Pudo la vida haberme dado tanto, y dí tan poco.

Pude haberme subido a la cuadriga tantas veces,

cuando pasó por delante de mi puerta.

Pude haber escalado el balcón de Julieta

en alguna hermosa noche de amor y de lujuria,  

y amar así, y morir gloriosamente,

y ser inmortal por un instante eterno.

Pero me quedé sentado en mi silla de enea,

bajo el porche de mi casa enjalbegada,

por miedo al tiempo y al espacio,

por miedo al escándalo y al dolor,

pero, sobre todo,

por miedo a las decepciones, los fracasos y los ridículos,

pensando que mañana vendrían otras ocasiones

más correctas, menos arriesgadas.

Y olvidé, o nunca aprendí, que

SIEMPRE ES AHORA.

Y ahora, en este ahora de hoy,

todavía sentado en mi silla de enea,

bajo el porche de mi casa enjalbegada,

me lamento de un pasado que no fue,

de un futuro que jamás llegaría a ser

y de una vida malgastada en recuerdos y alarmadas prevenciones,

desdeñosa del presente,

equivocada sobre la auténtica realidad del devenir.

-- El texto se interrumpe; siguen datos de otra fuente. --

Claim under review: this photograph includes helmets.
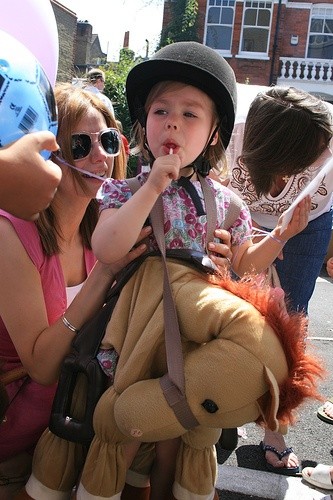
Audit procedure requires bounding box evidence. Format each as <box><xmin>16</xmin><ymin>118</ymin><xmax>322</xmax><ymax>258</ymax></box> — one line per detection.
<box><xmin>125</xmin><ymin>41</ymin><xmax>236</xmax><ymax>172</ymax></box>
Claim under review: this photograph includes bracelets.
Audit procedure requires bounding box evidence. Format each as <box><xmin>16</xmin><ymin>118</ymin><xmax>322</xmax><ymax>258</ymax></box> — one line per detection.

Y me grito a mí mismo: ¡Estúpido! ¿A qué esperas?

La gloria de hoy es intransferible.

Nada ocurre en el pasado, nada pasa en el mañana.

Vive hoy o prolonga para siempre tu letargo,

emulando al geranio bien regado en su maceta,

bajo tu porche, en tu sillita de enea, arropando a tu ego cobarde,

por los años, por los siglos, por las eras que nada significan.

Vive hoy, te digo, o prívate de ti mismo.

¡Vive! Vive ya. Porque

SIEMPRE ES AHORA.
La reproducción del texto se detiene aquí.